15 The Code of the Woosters by PG Wodehouse
A scrape-prone toff and pals are suavely manipulated by his gentleman’s personal gentleman.

14 Wuthering Heights by Emily Brontë
Out on the winding, windy moors Cathy and Heathcliff become each other’s “souls”. Then he storms off.

13 David Copperfield by Charles Dickens
Debt and deception in Dickens’s semi-autobiographical Bildungsroman crammed with cads, creeps and capital fellows.

12 Robinson Crusoe by Daniel Defoe
A slave trader is shipwrecked but finds God, and a native to convert, on a desert island.

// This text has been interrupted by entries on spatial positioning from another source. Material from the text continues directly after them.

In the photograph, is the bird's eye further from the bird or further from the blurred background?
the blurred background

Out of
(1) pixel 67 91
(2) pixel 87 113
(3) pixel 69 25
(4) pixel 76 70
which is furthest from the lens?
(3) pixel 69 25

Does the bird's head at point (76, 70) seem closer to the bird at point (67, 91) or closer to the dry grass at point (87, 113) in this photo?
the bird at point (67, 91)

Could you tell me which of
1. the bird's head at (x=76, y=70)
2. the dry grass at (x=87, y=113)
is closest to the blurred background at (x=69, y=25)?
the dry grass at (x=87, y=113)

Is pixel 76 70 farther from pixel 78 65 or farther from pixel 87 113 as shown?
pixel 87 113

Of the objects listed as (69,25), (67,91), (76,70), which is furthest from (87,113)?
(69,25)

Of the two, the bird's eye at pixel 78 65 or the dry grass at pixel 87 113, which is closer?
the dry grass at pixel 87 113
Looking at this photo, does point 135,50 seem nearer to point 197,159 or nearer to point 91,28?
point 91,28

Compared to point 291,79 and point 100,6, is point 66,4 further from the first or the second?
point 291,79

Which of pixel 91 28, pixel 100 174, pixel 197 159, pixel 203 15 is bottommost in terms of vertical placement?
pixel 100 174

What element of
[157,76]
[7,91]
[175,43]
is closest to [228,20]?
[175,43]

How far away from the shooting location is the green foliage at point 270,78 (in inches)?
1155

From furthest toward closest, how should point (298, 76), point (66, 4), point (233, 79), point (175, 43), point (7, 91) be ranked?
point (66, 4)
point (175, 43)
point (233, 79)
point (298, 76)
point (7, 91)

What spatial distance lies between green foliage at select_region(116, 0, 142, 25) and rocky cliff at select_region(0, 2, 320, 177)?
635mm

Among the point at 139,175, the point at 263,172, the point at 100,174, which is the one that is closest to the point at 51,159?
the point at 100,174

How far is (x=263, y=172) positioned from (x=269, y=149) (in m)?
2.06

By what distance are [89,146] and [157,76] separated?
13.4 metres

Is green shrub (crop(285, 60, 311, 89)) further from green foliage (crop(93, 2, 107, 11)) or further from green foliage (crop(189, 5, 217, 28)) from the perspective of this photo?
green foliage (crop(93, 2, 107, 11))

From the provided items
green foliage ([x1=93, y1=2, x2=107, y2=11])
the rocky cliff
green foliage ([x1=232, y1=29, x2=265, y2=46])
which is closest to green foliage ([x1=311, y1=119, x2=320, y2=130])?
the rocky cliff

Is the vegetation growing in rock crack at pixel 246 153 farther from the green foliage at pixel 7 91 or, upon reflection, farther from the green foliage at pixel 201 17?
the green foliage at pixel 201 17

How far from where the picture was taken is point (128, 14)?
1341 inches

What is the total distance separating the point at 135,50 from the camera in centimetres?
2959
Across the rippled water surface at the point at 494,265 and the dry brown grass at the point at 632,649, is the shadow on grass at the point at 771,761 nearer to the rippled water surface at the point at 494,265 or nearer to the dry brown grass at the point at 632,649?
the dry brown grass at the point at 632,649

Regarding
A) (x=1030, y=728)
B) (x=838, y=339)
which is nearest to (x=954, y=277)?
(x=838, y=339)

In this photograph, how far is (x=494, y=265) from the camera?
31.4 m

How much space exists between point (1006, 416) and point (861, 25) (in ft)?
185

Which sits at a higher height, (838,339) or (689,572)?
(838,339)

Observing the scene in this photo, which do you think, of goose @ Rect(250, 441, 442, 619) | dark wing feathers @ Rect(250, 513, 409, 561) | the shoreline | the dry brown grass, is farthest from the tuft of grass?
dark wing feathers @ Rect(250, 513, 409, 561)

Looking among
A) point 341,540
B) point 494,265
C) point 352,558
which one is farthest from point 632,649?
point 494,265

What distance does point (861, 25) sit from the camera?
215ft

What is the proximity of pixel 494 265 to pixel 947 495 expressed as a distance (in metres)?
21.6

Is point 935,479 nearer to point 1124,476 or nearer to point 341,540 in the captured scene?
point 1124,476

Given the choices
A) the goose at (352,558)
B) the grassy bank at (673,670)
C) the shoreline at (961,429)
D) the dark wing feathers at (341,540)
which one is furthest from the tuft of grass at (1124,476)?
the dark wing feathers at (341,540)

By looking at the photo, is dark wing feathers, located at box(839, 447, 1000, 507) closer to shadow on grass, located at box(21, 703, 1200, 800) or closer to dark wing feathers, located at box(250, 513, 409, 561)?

11 Pride and Prejudice by Jane Austen
Every proud posh boy deserves a prejudiced girl. And a stately pile.

10 Don Quixote by Miguel de Cervantes
Picaresque tale about quinquagenarian gent on a skinny horse tilting at windmills.

9 Mrs Dalloway by Virginia Woolf
Septimus’s suicide doesn’t spoil our heroine’s stream-of-consciousness party.

8 Disgrace by JM Coetzee
An English professor in post-apartheid South Africa loses everything after seducing a student.

7 Jane Eyre by Charlotte Brontë
Poor and obscure and plain as she is, Mr Rochester wants to marry her. Illegally.

6 In Search of Lost Time by Marcel Proust
Seven-volume meditation on memory, featuring literature’s most celebrated lemony cake.

5 Heart of Darkness by Joseph Conrad
“The conquest of the earth,” said Conrad, “is not a pretty thing.”

4 The Portrait of a Lady by Henry James
An American heiress in Europe “affronts her destiny” by marrying an adulterous egoist.

3 Anna Karenina by Leo Tolstoy
Tolstoy’s doomed adulteress grew from a daydream of “a bare exquisite aristocratic elbow”.

2 Moby-Dick by Herman Melville
Monomaniacal Captain Ahab seeks vengeance on the white whale which ate his leg.

1 Middlemarch by George Eliot
“One of the few English novels written for grown-up people,” said Virginia Woolf.